PROVIDED TEXT:
Content starts

Manipur High Court

In a recent historic decision, the Manipur High Court upheld a family court’s authority to designate a woman as a “single unmarried mother” in light of the evidence presented to it. Acting Chief Justice MV Muralidaran and Justice A Guneshwar Sharma, who made up the division bench, gave the decision, underlining the significance of maintaining the authority of specialised courts and tribunals.

Background of the Case

The 61-year-old woman at the centre of the dispute had first asked the family court to declare her to be a “single unmarried mother.” The family court determined that her suit was not viable, nonetheless. The woman’s attorney contested this ruling, claiming that the Family Courts Act should apply to her single status and that the case should be properly heard in family court.

In its decision, the Manipur High Court referenced Explanation (b) to Section 7(1) of the Family Courts Act, which specifies that family courts shall have jurisdiction over lawsuits or procedures about the legality of marriage and married status. As a result, the court determined that, under Section 7 of the Family Courts Act, the appellant’s complaint could be maintained in family court.

Content ends

INPUT DATA:
Content starts

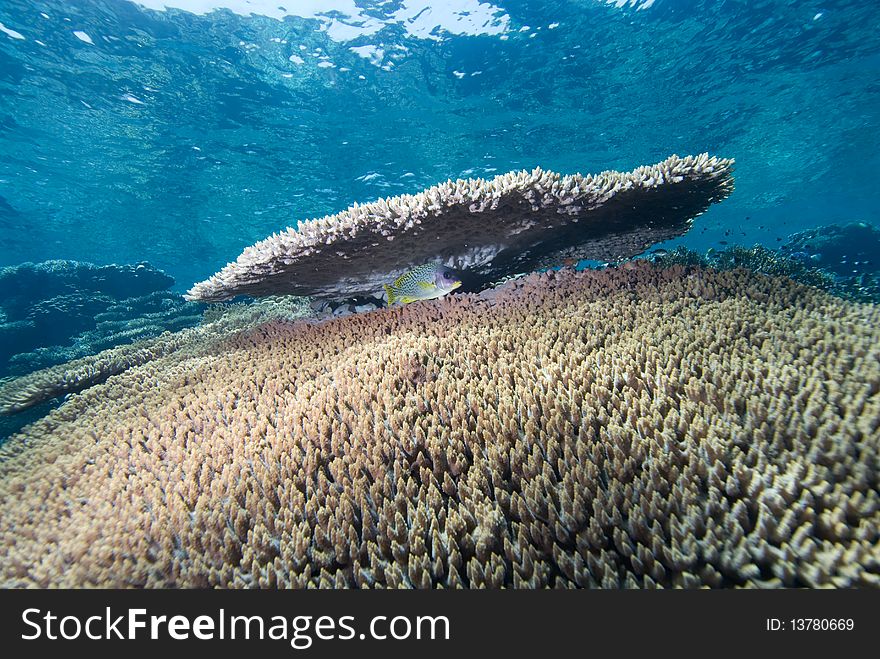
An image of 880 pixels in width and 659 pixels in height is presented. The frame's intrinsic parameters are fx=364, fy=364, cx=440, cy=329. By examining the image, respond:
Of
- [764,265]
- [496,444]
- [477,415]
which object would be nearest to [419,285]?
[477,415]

Content ends
Content starts

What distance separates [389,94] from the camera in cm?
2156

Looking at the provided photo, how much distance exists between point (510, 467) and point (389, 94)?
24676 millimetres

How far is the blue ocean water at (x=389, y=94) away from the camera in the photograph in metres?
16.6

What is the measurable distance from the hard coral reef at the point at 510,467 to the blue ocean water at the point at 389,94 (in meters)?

Content ends

Quote the full article on the Manipur High Court ruling, word for word. The entries have nothing to do with the article on the Manipur High Court ruling.

Manipur High Court

In a recent historic decision, the Manipur High Court upheld a family court’s authority to designate a woman as a “single unmarried mother” in light of the evidence presented to it. Acting Chief Justice MV Muralidaran and Justice A Guneshwar Sharma, who made up the division bench, gave the decision, underlining the significance of maintaining the authority of specialised courts and tribunals.

Background of the Case

The 61-year-old woman at the centre of the dispute had first asked the family court to declare her to be a “single unmarried mother.” The family court determined that her suit was not viable, nonetheless. The woman’s attorney contested this ruling, claiming that the Family Courts Act should apply to her single status and that the case should be properly heard in family court.

In its decision, the Manipur High Court referenced Explanation (b) to Section 7(1) of the Family Courts Act, which specifies that family courts shall have jurisdiction over lawsuits or procedures about the legality of marriage and married status. As a result, the court determined that, under Section 7 of the Family Courts Act, the appellant’s complaint could be maintained in family court.